Recommendations
27.

Give patients having anticoagulation treatment verbal and written information about:

  • how to use anticoagulants
  • duration of anticoagulation treatment
  • possible side effects of anticoagulant treatment and what to do if these occur
  • the effects of other medications, foods and alcohol on oral anticoagulation treatment
  • how anticoagulants may affect their dental treatment
  • taking anticoagulants if they are planning pregnancy or become pregnant
  • how anticoagulants may affect activities such as sports and travel
  • when and how to seek medical help.
Relative values of different outcomesPatient perception (including knowledge and attitude) of their condition was felt to be the most important outcome by the GDG, followed by quality of life, recurrent VTE, major bleeding, percentage time in therapeutic range and post-thrombotic syndrome.
Trade off between clinical benefits and harmsProviding education to patients about their condition could increase patient knowledge and awareness and potentially lead to improved patient outcomes. Appropriate patient information is part of good medical practice and may have positive outcomes such as increased patient satisfaction and improvement in quality of life which may not be reported in the evidence reviewed. The GDG considered this potential improvement in outcomes to outweigh any time or cost associated with providing this information. Furthermore, improved understanding of treatment has the potential to reduce anxiety and improve patient participation.

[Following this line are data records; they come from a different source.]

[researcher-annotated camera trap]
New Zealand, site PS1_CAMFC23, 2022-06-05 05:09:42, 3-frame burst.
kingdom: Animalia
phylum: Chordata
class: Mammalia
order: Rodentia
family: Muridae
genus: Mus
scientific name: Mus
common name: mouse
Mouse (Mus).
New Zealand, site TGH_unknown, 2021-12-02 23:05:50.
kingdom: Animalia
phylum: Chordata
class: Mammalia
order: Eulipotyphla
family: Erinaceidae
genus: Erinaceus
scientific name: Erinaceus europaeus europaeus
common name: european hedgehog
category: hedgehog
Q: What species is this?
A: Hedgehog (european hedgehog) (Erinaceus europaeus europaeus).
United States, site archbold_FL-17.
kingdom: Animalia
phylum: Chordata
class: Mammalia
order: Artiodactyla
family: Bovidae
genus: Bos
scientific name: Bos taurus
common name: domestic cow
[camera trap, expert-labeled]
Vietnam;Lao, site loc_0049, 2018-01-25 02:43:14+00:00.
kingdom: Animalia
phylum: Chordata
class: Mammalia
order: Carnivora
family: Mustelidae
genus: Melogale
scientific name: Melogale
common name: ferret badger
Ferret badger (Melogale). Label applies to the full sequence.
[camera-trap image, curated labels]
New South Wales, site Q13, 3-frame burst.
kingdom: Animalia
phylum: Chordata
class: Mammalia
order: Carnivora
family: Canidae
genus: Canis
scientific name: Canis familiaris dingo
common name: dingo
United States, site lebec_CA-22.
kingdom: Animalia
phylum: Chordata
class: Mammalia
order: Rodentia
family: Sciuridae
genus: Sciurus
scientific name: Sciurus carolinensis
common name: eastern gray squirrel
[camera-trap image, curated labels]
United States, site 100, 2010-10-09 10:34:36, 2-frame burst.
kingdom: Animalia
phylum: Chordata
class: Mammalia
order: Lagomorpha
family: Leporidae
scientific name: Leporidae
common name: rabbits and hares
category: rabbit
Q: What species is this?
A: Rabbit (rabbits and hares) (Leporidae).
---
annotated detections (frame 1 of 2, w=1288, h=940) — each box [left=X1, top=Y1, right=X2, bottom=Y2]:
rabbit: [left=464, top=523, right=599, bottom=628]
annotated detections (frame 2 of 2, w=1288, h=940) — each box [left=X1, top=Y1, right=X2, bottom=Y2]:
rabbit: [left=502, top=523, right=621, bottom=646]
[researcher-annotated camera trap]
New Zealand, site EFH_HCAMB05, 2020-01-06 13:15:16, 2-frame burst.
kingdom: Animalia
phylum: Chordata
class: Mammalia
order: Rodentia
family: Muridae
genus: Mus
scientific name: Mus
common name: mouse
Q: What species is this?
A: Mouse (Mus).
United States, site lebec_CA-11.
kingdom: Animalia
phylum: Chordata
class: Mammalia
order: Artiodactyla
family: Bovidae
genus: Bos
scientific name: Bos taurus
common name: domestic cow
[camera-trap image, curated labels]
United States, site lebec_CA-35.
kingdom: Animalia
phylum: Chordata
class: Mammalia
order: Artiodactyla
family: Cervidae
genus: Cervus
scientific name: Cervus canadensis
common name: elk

However, there is potential for harm if this information is not provided, for example, resulting in low adherence with anticoagulant treatment or delay in seeking medical help due to lack of awareness of side effects.
Economic considerationsNo economic evidence was found for this question. Providing patients with relevant information is not considered to generate significant costs and could lead to a more efficient use of resources, for example patients making the most efficient use of treatment.
Quality of evidenceIt is particularly difficult to interpret studies on the impact of information provision. Information provision could only be expected to be effective if the information is relevant, acceptable to patients and provided using an effective medium.

The only outcomes where evidence was found were; the percentage of time within target INR range, recurrent VTE, compliance and patient knowledge. The quality of evidence for these outcomes was of either low or very low quality. Many outcomes identified as important by the GDG were not reported.

The evidence was mostly from studies in patients using VKA in European countries other than the UK. Each study had different types and intensity of information provided in the control and intervention groups. It is uncertain whether the evidence is directly applicable to VTE patients in the UK. In addition, it is difficult to interpret the clinical importance of outcomes, for example, a difference in the percentage of time that INR was within target range or knowledge score (how much difference between arms would be clinically important?) There were also serious limitations in how the studies were designed and conducted.

No economic evidence was available on this question.
Other considerationsInformation should be appropriate to individual patients and be sensitive to those with visual or hearing impairment, physical or learning disabilities. Language barriers, such as difficulties with reading, understanding or speaking English should not be a reason for non-provision of information. Provision on a national basis of translated documents should be undertaken. A source of further information as required is suggested.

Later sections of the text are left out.